Maskenkauf in einer Apotheke in Taipeh

Während man sich in Deutschland gerade an die zweite Welle gewöhnt, schafft Taiwan es nach wie vor, das Coronavirus fern- und kleinzuhalten. Wie lebt es sich derzeit fast ohne Corona in Taiwan? Und was berichtet die ARD in einer großen Dokumentation, für die wir den Ex-Vizepräsidenten getroffen haben? Zeit für ein Update.

Im März und April hatte es in Deutschland ja eine erste Welle von Berichten (Verzeihung für den Kalauer) über Taiwan und Corona gegeben, die ich hier im Blog festgehalten habe.

Danach hatte es sich dann ein wenig beruhigt. Das lag wohl an Gewöhnungseffekten, einer verbesserten Lage in Deutschland, und dann kamen auch noch Sommer und Urlaubszeit.

Auch in Taiwan entspannte man sich und hatte Lust auf Aktionen wie die Flugreise-Simulation am Songshan-Flughafen (ohne Abheben), über die wir fürs ARD Mittagsmagazin berichteten. Eher sinnfrei, brachte Taiwan aber international Aufmerksamkeit, und alle Beteiligten hatten Spaß.

Auch die Öffnung der Baseball-Stadien für Zuschauer (als erste Profiliga weltweit) war einen Bericht wert.

Corona in Taiwan: Meine persönliche Sicht der Dinge

Jetzt, wo in Deutschland die täglichen Neuinfektionen wieder über 1000 liegen, fällt um so mehr auf, dass es in Taiwan insgesamt erst weniger als 500 Fälle gab. So konnte ich für das Rheinneckarblog, vier Monate nach meinem ersten Erlebnisbericht, noch einmal ausführlich über Taiwan schreiben. Titel: Aufgepasst Deutschland: Wie Taiwan Corona keine Chance gibt.

Bitte lesen! Ich konnte da mal wieder persönlicher werden und stärker ins Detail gehen, als es mir in den meisten Medienberichten möglich ist.

Kurz nachdem ich das schrieb ist hier nun doch noch eine Debatte darum entbrannt, ob Taiwan nicht mehr testen sollte, statt sich rein auf 14 Tage Quarantäne zu verlassen.
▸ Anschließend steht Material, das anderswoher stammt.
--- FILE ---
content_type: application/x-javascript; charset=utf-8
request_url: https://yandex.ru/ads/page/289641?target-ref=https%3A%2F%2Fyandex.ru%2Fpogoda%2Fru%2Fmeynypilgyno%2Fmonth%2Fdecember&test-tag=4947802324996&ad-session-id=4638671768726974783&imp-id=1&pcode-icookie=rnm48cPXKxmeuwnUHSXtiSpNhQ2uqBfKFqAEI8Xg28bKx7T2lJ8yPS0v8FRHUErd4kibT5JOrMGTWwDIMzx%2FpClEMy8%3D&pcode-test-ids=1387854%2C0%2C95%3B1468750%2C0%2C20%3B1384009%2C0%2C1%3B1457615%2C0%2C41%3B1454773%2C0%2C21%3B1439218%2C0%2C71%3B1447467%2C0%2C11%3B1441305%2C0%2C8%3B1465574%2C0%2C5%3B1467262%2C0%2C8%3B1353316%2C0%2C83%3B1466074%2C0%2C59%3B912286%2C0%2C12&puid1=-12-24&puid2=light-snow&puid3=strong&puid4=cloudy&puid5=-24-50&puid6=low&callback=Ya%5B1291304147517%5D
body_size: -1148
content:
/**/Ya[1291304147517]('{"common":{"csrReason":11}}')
Die Lokalregierung von Changhua hatte asymptomatische Quarantäne-Insassen getestet, obwohl die geltenden Regeln das explizit nicht vorsehen, und war so auf mindestens einen Infektionsfall gestoßen. Nicht nur die Opposition forderte daraufhin, das Testen auszuweiten. Der Gesundheitsminister erklärte mit anschaulichen Zahlen, warum es aus Sicht der Regierung sicherer und sinnvoller ist, die Quarantäne durchzuziehen und nur Personen mit Symptomen zu testen.

Masken wieder frei verkäuflich

Maskenkauf in einer Apotheke in Taipeh

Ein kurzer Exkurs zu Masken in Taiwan: Sie gehören natürlich nach wie vor zum Alltag, und sie sind keine Mangelware mehr. Im Februar hatte die Regierung ja durch rationierte Abgabe und Hochfahren der heimischen Produktion dafür gesorgt hatte, dass die Versorgung mit Einwegmasken gesichert war. Darum ging es auch in meinem ersten Bericht fürs Rheinneckarblog.
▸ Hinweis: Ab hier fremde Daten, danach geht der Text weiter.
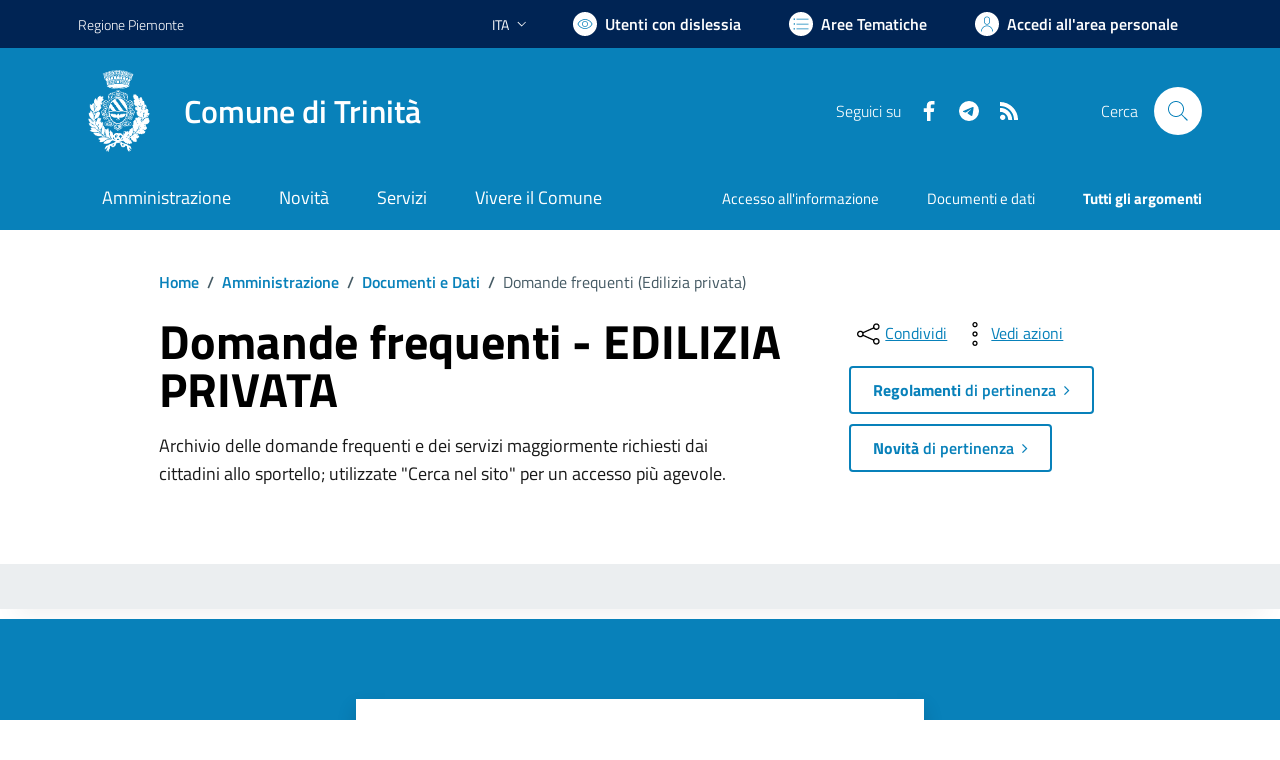

--- FILE ---
content_type: text/html; charset=utf-8
request_url: https://comune.trinita.cn.it/services/v1/ashx_master/carica_random_ricerca.ashx
body_size: 228
content:

						<li role='listitem'>
							<a href='/servizi/faq/75/Sportello-Unico-Attivit-c3-a0-Produttive--SUAP-'>
								Sportello Unico Attività Produttive (SUAP)
							</a>
						</li>
						<li role='listitem'>
							<a href='/servizi/faq/69/Richiedere-il-certificato-di-iscrizione-alle-liste-elettorali'>
								Richiedere il certificato di iscrizione alle liste elettorali
							</a>
						</li>
						<li role='listitem'>
							<a href='/servizi/faq/63/Richiedere-il-certificato-di-cittadinanza'>
								Richiedere il certificato di cittadinanza
							</a>
						</li>
						<li role='listitem'>
							<a href='/servizi/faq/57/Pagare-contravvenzioni-'>
								Pagare contravvenzioni 
							</a>
						</li>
Im Juni war die Lage dann so entspannt, dass Masken nun auch wieder auf dem freien Markt verkauft werden. Das mit der Krankenversicherungskarte verknüpfte Rationierungssystem läuft parallel weiter: Pro Person neun Masken alle 14 Tage, Stückpreis 15 Cent.

Taiwan und „Der Zug der Seuche“ in der ARD

„Was Deutschland von Taiwan lernen kann“ – diese Überschrift stand gerade auch über einem Beitrag auf tagesschau.de, der dort natürlich viel gelesen und geteilt wurde.

Dieser Text, und das dazugehörige Video aus Taiwan, sind Teil einer längeren Reportage namens „Der Zug der Seuche“, in der es um eine ganze Reihe Länder geht – darunter auch Taiwan. Ich hatte dafür hier in Taipeh gedreht (dazu unten mehr).

Die komplette Dokumentation läuft am 24.8. in der ARD und wurde bereits zuvor in der Mediathek online gestellt. Um Taiwan geht es von ca. 11:30 bis 14:30.

Auch in dem kurzen Video bei tagesschau.de lernen Sie Lin Mei-chun kennen, eine Stadtteilbürgermeisterin (Lizhang) aus dem Xinyi-Bezirk von Taipeh. Wir haben sie einen Vormittag lang begleitet, als sie einen Anwohner besuchte, der nach einer USA-Reise in Heimquarantäne war, zum Maskenkaufen in der Apotheke und in ihrem Büro.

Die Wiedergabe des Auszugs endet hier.